Saya sering melihat kasus seperti ini. Saat mengajar di kampus, saya sering menyuruh mahasiswa untuk mengajar di depan. Yang siap mental dan psikologis hanya sebatas 5 orang saja, iya 5 orang dari 30 mahasiswa keguruan. Sisanya, tidak dan belum berani mengajar.
Kembali ke titik masalah awal. Proses perekrutan calon mahasiswa keguruan tidak boleh hanya mengandalkan angka saja. Harus ada ujian tes psikologi, kepribadian, minat dan bakat, serta wawancara.

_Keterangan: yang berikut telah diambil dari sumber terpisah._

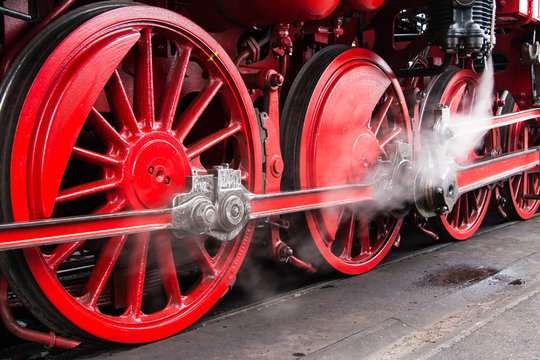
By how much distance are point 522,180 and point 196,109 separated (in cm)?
376

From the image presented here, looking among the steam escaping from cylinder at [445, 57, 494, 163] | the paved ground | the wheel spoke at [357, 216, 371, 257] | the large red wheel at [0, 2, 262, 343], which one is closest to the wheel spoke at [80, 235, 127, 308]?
the large red wheel at [0, 2, 262, 343]

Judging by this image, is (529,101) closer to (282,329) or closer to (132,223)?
(282,329)

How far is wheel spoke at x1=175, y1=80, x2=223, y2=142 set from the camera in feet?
7.35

Di Finlandia, proses seleksi calon mahasiswa keguruan itu sangat ketat. Mereka tidak hanya dinilai secara keilmuan, namun yang tak kalah penting adalah minat dan bakat menjadi guru ada atau tidak.
Buat apa menerima mahasiswa yang dari awal tidak berminat dan berbakat menjadi guru. Yang ada mereka hanya menjadi 'perusak' kualitas pendidikan jangka panjang.
Jika ada 10 orang saja menjadi guru karena bukan minatnya, bayangkan berapa generasi yang harus menanggung rugi kedepannya. Ini terlihat spele, tapi efeknya besar sekali pada generasi kedepannya.
Carut marut pendidikan di Indonesia tidak terlepas dari kebijakan yang tumpang tindih, kurikulum yang tidak mengakoomodir keperluan di lapangan, dan proses pembibitan kader guru yang tidak fokus pada kualitas.
Akhir kata, saya ingin menutup tulisan ini dengan kalimat di bawah ini:
Guru boleh banyak, tapi jika kualitasnya kurang, maka bersiaplah untuk kehilangan banyak hal.